4. Triskèle

C’est alors que j’étais puni pour quelque infraction mineure et occupé à dégager, à l’aide d’un bâton, une conduite prise par le gel, que je le trouvai, à l’endroit où les occupants de la tour de l’Ours se débarrassent de leurs déchets – les corps déchiquetés des animaux tués au cours des exercices. Notre guilde, elle, enterre les siens près du mur d’enceinte et dispose d’un terrain dans la partie inférieure de la nécropole pour les dépouilles de ses clients. Mais ceux de la tour de l’Ours abandonnent les cadavres aux bons soins des autres : de tous, il était le plus petit.

Certaines rencontres ne changent rien dans nos vies. Teur continue à tourner son visage vieilli vers le Soleil, lequel lance ses rayons sur son manteau de neige ; il scintille de mille feux, et on dirait parfois que toutes les petites stalactites de glace qui pendent des mâchicoulis des tours sont autant de copies de la Griffe du Conciliateur, le plus précieux des joyaux. Et chacun, à l’exception des plus sages, s’imagine que la neige fondra pour laisser la place à un été qui n’en finira pas de se prolonger.

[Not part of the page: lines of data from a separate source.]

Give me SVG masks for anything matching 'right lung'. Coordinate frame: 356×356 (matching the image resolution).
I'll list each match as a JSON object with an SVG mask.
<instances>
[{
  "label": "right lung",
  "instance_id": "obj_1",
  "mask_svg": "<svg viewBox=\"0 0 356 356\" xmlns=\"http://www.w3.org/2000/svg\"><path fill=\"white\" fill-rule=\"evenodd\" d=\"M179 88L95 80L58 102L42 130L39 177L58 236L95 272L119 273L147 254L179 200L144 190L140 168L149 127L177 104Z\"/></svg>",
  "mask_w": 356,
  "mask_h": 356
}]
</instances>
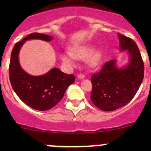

Mais il ne se produit rien de tel ; le paradis ne se maintient que pendant une ou deux veilles, des ombres bleues comme du lait coupé d’eau commencent à s’allonger sur la neige qui se soulève et danse sous les rafales du vent d’est. La nuit arrive, et tout se retrouve comme avant.

Ma rencontre avec Triskèle s’est un peu faite sur ce modèle.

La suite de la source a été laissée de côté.